=== Section Start ===

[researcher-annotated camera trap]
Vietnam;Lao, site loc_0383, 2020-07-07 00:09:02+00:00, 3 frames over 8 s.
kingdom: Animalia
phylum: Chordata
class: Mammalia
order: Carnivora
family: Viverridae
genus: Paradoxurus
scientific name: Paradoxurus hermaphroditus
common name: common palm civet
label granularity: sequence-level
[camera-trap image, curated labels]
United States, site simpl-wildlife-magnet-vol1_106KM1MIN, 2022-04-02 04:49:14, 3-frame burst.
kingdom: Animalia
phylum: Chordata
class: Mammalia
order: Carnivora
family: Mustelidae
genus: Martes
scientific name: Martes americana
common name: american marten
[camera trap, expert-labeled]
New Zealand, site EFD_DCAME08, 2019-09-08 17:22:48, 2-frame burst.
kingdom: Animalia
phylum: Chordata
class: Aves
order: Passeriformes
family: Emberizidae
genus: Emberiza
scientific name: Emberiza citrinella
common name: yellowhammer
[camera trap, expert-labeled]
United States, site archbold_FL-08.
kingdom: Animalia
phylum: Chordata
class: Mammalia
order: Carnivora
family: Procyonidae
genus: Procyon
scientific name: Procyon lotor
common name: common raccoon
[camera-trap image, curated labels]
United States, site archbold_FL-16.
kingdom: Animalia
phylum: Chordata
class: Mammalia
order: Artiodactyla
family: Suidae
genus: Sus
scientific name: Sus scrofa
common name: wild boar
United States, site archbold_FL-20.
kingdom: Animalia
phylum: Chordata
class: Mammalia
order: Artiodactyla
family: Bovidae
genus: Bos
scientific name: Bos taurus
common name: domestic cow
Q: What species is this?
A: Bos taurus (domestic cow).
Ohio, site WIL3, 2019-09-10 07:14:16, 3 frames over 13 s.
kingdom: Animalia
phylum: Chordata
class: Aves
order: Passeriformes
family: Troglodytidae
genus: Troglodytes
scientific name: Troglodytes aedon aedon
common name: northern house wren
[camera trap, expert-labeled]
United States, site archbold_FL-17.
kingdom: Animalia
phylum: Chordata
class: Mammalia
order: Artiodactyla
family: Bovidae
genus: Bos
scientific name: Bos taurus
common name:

=== Section End ===

Retype all the data, changing nothing.

PROBLEM SOLUTION:
[researcher-annotated camera trap]
Vietnam;Lao, site loc_0383, 2020-07-07 00:09:02+00:00, 3 frames over 8 s.
kingdom: Animalia
phylum: Chordata
class: Mammalia
order: Carnivora
family: Viverridae
genus: Paradoxurus
scientific name: Paradoxurus hermaphroditus
common name: common palm civet
label granularity: sequence-level
[camera-trap image, curated labels]
United States, site simpl-wildlife-magnet-vol1_106KM1MIN, 2022-04-02 04:49:14, 3-frame burst.
kingdom: Animalia
phylum: Chordata
class: Mammalia
order: Carnivora
family: Mustelidae
genus: Martes
scientific name: Martes americana
common name: american marten
[camera trap, expert-labeled]
New Zealand, site EFD_DCAME08, 2019-09-08 17:22:48, 2-frame burst.
kingdom: Animalia
phylum: Chordata
class: Aves
order: Passeriformes
family: Emberizidae
genus: Emberiza
scientific name: Emberiza citrinella
common name: yellowhammer
[camera trap, expert-labeled]
United States, site archbold_FL-08.
kingdom: Animalia
phylum: Chordata
class: Mammalia
order: Carnivora
family: Procyonidae
genus: Procyon
scientific name: Procyon lotor
common name: common raccoon
[camera-trap image, curated labels]
United States, site archbold_FL-16.
kingdom: Animalia
phylum: Chordata
class: Mammalia
order: Artiodactyla
family: Suidae
genus: Sus
scientific name: Sus scrofa
common name: wild boar
United States, site archbold_FL-20.
kingdom: Animalia
phylum: Chordata
class: Mammalia
order: Artiodactyla
family: Bovidae
genus: Bos
scientific name: Bos taurus
common name: domestic cow
Q: What species is this?
A: Bos taurus (domestic cow).
Ohio, site WIL3, 2019-09-10 07:14:16, 3 frames over 13 s.
kingdom: Animalia
phylum: Chordata
class: Aves
order: Passeriformes
family: Troglodytidae
genus: Troglodytes
scientific name: Troglodytes aedon aedon
common name: northern house wren
[camera trap, expert-labeled]
United States, site archbold_FL-17.
kingdom: Animalia
phylum: Chordata
class: Mammalia
order: Artiodactyla
family: Bovidae
genus: Bos
scientific name: Bos taurus
common name:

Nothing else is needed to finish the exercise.